Kelly tied a narrow red bandana about her brushed hair, giving her dark features a faintly Indian look knocked out of kilter by her slightly upturned nose. She waited at the door automatically while Alan got his camera.
He was pleased that she was impressed with the beauty of the country, though she said there was more of a wildness to it than farther north, where they had vacationed several years ago. That wildness of sun and deep shadow appealed to Alan’s camera eye.
They walked to the lake road, then through a clearing to the lake itself, and there the primitive wildness that Kelly had felt, had almost scented, was stronger. The barely rippling water was brackish and carpeted with patches of darkly luminous green, and the tall reeds stretching out from shore seemed to form patterns of unnaturally deep shadows. The stench of decay was here, subtle movement on the fungus-laden surface of a fallen limb that seemed to be grasping at the water with crooked, leafless branches.
“It’s shallow here,” Alan said. “Most of the southern part of the lake is shallow near the shore. It’s not exactly prime resort area.”
Kelly picked up a damp broken branch, tossed it to the side. It landed almost silently in the brush near the bank. They heard a frog leap and hit the water with a solid, plunking splash.
“I wish we hadn’t come,” Kelly said.
“Don’t decide too quickly,” Alan told her, unable to restrain the irritation in his voice. “This is a particularly gloomy spot, but so what?”
“So let’s leave it.”
“A few shots first,” Alan said, removing the Pentax from its case.
Kelly craned her neck to look up at the tall trees on either side of them. The trees seemed to arch over her, bending long limbs toward her rather than toward each other. She turned to look with relief at the open, graying sky above the wide lake.
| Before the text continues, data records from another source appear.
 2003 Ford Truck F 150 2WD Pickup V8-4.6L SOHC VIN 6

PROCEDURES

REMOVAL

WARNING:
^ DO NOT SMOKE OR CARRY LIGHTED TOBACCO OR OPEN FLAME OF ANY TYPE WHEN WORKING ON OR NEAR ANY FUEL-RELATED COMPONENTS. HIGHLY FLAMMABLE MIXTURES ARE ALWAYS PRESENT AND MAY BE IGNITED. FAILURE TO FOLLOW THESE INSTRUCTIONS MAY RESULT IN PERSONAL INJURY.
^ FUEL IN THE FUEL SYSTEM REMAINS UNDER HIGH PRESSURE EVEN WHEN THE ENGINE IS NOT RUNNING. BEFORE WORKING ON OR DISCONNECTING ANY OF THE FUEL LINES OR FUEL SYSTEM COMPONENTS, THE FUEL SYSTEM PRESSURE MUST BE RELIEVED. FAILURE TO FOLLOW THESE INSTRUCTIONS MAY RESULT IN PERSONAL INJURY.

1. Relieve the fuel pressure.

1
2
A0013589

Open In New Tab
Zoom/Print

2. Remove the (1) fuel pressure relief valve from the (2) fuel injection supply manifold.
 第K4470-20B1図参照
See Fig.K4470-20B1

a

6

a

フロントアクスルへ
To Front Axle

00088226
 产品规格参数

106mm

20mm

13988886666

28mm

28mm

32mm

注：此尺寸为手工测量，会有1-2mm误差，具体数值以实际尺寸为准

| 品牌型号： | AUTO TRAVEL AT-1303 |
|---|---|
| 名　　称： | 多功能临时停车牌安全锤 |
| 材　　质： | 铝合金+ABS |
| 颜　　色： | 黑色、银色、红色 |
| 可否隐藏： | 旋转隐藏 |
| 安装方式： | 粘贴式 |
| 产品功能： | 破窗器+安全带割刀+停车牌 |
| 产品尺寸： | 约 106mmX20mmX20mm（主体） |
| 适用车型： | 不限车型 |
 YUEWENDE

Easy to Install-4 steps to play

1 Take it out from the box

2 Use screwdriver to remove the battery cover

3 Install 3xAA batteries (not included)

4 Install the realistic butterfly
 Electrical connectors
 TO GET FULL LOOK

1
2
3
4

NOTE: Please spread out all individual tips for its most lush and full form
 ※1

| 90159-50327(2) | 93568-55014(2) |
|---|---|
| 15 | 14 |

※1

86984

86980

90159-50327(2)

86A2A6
But the lake itself seemed ominous, its flat surface dull and possessive. Glimmers of light on the lazily rising and falling expanses of water seemed to suggest movement below. There was nothing visible on the lake’s surface, not a boat or floating debris of any sort, as if everything had somehow been claimed from below, drawn irretrievably down into darkness. Kelly was surprised to find herself wishing she could see a rusty beer can floating out there, anything. Almost anything.
“This is near where the fisherman, Claude Borne, was killed,” Alan said, replacing his camera in its case.
“Cheering.”
“I want some shots of where the other one was killed, the first one, the boy.”
“Does it have to be this evening?”
“No, the light’s failing.”
They turned away and walked along the barely discernible path through the clearing, back toward the narrow road. Alan knew that Kelly felt the same uneasiness he was feeling with their backs to the lake, the same unreasonable urge to walk faster. He placed a hand on her shoulder, pulled her toward him so that they walked close together. She smiled up at him and he kissed her forehead, which was cool and damp. He realized that he was perspiring heavily himself. The heat hadn’t fallen with the sun.
“We haven’t seen anyone, Alan. Where are they?”
“Frightened away by the second death, the woman at the motel office said.” He knew he wasn’t reassuring Kelly, but she deserved the truth. “There’s still a lot of superstition down here, but no reason to let it affect you.”